What actually moved acceptance in this dataset is who you are and who you target: company size of the target spans 7 points, industry spans 11 points, and daily sending volume spans 9 points. Day of week spans less than 2. Optimizing send day is rearranging the smallest lever on the board.
In practice
An SDR who pauses campaigns on weekends is protecting themselves from a 0.27-point difference while giving up two sending days out of seven. In this data, the 51,472 weekend requests accepted at 26.77%, within noise of the weekday 27.04%. The data does not say weekends are better; it says they are not meaningfully worse.

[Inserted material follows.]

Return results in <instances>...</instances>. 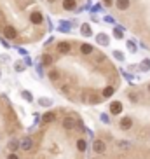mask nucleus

A RevOps lead who sees Thursday at 28.24% and mandates Thursday sends is acting on a 1.9-point edge in a metric whose normal month-to-month movement within one workspace is 5.69 points. If the edge is real, it is too small to detect in any single team's numbers.
Limitations
Observational, one platform. All requests were sent through one platform's scheduling, which spreads sends across working windows. A person hand-sending at 23:00 on a Sunday is not represented here.
UTC days. Days are UTC, and recipients span time zones. A Friday evening send in California is Saturday in UTC. This blurs day boundaries, and the flatness could partly reflect that blurring. It cannot manufacture flatness across the whole week, but exact per-day values should be read loosely.
Composition across days is not controlled. Different accounts send on different schedules. The robustness cut excluding the largest workspace (22.88% of requests) shifts the whole range upward (27.30% to 30.09%) and widens the spread to 2.79 points, which is the scale of composition effects in this data.
The dataset is concentrated. The top five workspaces account for 59.70% of matured requests, the top ten for 78.50%. These are the sending patterns of committed outbound teams.
A null result has limits. This study supports "the day does not matter much", not "timing can never matter anywhere". A dataset with different geography or a different mix of senders could find more. It would still need to clear its own noise floor, and ours does not.